When 78.6 million hits occur after you type Fidget Spinner into a search, something tells you there’s more to these toys than meets the eye. Toys or gizmos designed to satisfy our need to fiddle? Whatever, the market is responding with myriad devices from plastic to gold. And it’s not just for kids; adults are buying into this craze.
Whether you twist a Rubik’s Cube™, mangle a paper clip, squeeze a ball, or spin – take heart, there’s a reason behind the madness. While some might view the spinner phenomenon as merely a passing fad, the driving urge behind it is not.
If you find yourself clicking your pen or drumming your fingers, your motor movements are engaging your brain to focus. There’s a reason for doodling. According to a 2017 study, certain types of doodling have a positive effect on a person’s ability to recall information. The body of research on why we fidget and whether our toys help us is emerging.
We might think of fidgeting, fiddling, or doodling as merely an automaton movement, yet scientific analysis is telling us something different. Any of these activities may well modulate our emotional or cognitive states causing us to focus, enhance creativity, or calm. These secondary actions are not necessarily independently beneficial, but they do enhance the primary activity – whether sitting on the phone, attending a meeting, or brainstorming – alone or with a team.
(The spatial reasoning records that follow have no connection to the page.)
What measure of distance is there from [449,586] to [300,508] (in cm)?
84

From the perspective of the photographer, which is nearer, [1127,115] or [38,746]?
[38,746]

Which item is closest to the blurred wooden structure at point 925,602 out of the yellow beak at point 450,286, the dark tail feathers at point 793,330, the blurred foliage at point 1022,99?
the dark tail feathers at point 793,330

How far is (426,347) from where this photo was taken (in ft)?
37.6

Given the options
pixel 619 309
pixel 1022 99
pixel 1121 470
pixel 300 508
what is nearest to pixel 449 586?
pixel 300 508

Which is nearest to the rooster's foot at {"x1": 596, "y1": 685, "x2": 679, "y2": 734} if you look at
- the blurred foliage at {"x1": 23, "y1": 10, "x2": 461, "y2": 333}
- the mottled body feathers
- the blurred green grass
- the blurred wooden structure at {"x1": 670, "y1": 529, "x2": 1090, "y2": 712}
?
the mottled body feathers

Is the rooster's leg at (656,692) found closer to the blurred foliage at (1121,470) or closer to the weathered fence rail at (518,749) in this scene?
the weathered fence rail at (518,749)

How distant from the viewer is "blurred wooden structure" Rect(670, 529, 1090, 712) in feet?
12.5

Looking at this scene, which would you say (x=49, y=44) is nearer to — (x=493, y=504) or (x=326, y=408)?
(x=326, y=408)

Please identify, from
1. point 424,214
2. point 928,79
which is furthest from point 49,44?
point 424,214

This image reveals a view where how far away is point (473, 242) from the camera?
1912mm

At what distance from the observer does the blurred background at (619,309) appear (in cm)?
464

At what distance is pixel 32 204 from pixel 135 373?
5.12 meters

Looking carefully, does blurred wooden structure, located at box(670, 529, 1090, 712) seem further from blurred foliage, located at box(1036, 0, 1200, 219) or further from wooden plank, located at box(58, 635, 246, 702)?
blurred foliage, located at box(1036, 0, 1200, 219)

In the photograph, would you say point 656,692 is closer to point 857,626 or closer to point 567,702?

How we fidget or fiddle may be very different from one device to the next, but the underlying necessity to do so may very well be hardwired into our DNA, as it’s been around a very long time (read: Baoding/Chinese balls, worry beads, smooth stones, pigtails, etc.). Maybe a key difference between some gadgets and the new spinners is that while the user might get focused, those around him or her are distracted into chaos. This may explain why doodling has been so enduring – it’s personal, it’s typically tiny – and it’s silent.
We may often say we can’t do two things at once, but in this instant, we can, with one activity aiding the other. The key is recognizing whether your device, while aiding you, is driving your colleagues mad. Sure, in the privacy of your office, you can knock yourself out. But when you’re with others, your fiddling may become a source of irritation. Think of the pen clicking if you’re not the clicker. It’s not much different from having to endure a stranger talking loudly on a cell phone – on a bus, on a plane, or almost anywhere. Blood pressure medicine it’s not.
With all the rage about spinners, perhaps a new etiquette must be born. Rather than assume your co-workers won’t mind, ask. Better still, be thoughtful and have a spare on hand for them.